Steli Efti: Couldn’t agree more. Let’s wrap this episode out with one last tip that I want to share with people. Because we know that our audience and a lot of our listeners, some of our listeners are running bigger startups already, all kinds of awesome listeners. But a lot of our listeners are early stage startups. But my one thing here is a recurring theme on the podcast, is don’t go crazy on this shit. Don’t let FOMO, Fear Of Missing Out and anxiety drive your decision making. If you’re doing marketing, and if you’re just in the early days, and you’re just focused on getting early traction, getting the first 10, 100, 1000 customers. If you have an email list or you want to take a look and ask yourself, can we do something cool that takes accounts into consideration, please, for the love of God, do it. But if you’re not there yet, don’t worry about this stuff. It’s not like you have to do it to succeed. 99.99% of all companies and all startups I know don’t do this, right? Most of them have succeeded despite not doing it. It’s not a must have. A lot of times we read these new terms. Because there’s a lot of writing, and a lot of hype and buzz around them, we think, especially early stage startup founders think, “If I don’t do this, we cannot succeed.” It’s just not true, right? Often times it’s also … Come on. You guys, you’re two months in, you have three paying customers, you’re like an email list of 800. Don’t worry about Account Based Marketing so much. Do try to come up with some kind of a crazy landing page of customized based on IPs or businesses that visit your site. People go nuts on things that just don’t matter. If you can do it, do it. Think long term. That is the direction the world is moving to.

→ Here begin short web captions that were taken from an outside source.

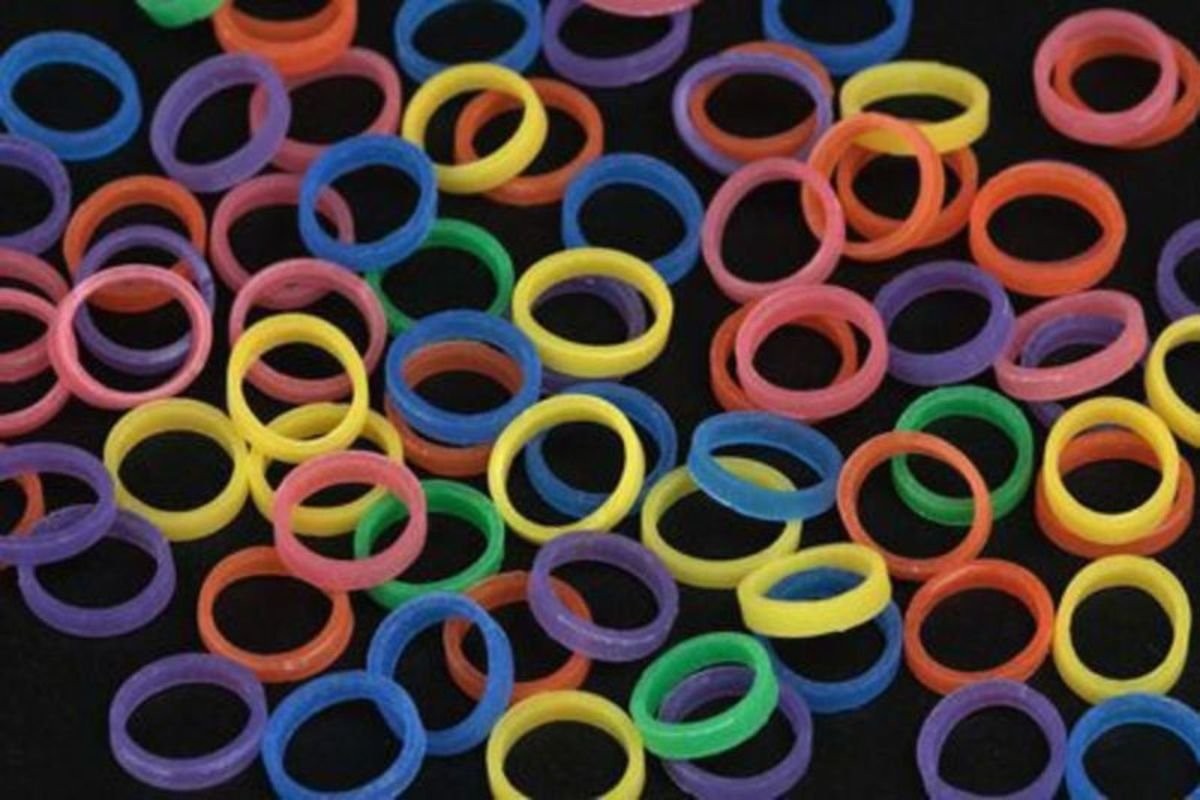 Neon 1/4″ Heavy 6.4 oz Orthodontic Elastic for Braces Dental Bands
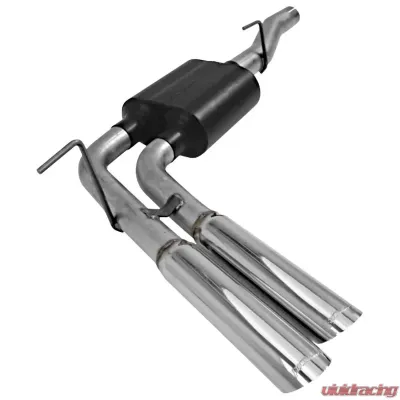 Flowmaster Catback System - Dual Same Side Exit - American Thunder - Aggressive Sound Dodge Ram 1500 2004-2005 5.7L V8 - 17398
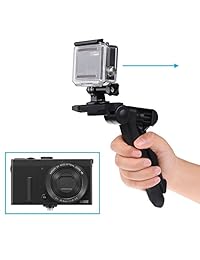 2 in1 empuñadura de pistola y trípode de mesa para GOPRO HERO 5, 4, Negro, sesión, Hero 4, Sesión, Negro, Plata, Hero + LCD, 3 +, 3, 2, 1 y otras cámaras digitales con una conexión para trípode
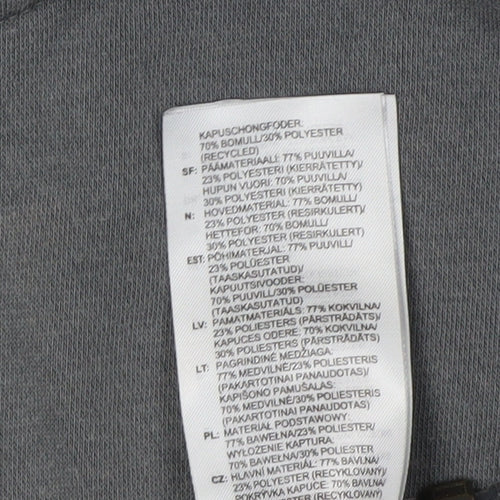 Adidas Boys Grey Full Zip Hoodie 11-12 Years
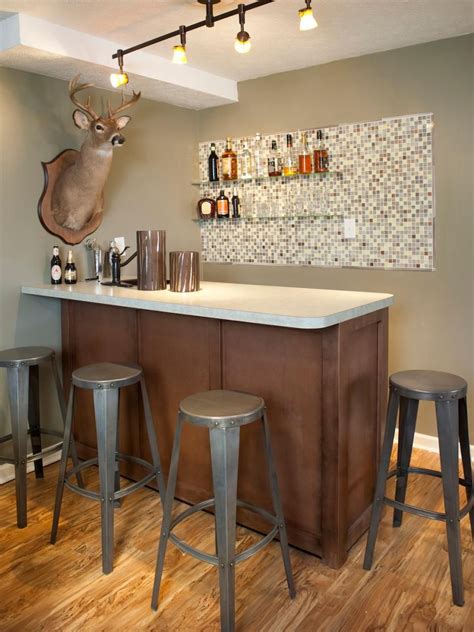 Bay window home bar idea. Home Bar Ideas: 89 Design Options | Diy home bar, Home bar ...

I agree with you Hiten, I am squarely in favor of that. I think that just makes businesses communicating to other businesses, doesn’t matter of it’s marketing or sales, better. But don’t stress yourself out as well. Don’t think that that’s the number one priority in your three-week old startup. It most likely isn’t.

 

[0:13:52]

Hiten Shah: Yeah. I couldn’t agree more. Good tip.

 

[0:13:54]

Steli Efti: All right. That’s it from us for this episode. We’ll hear you very soon.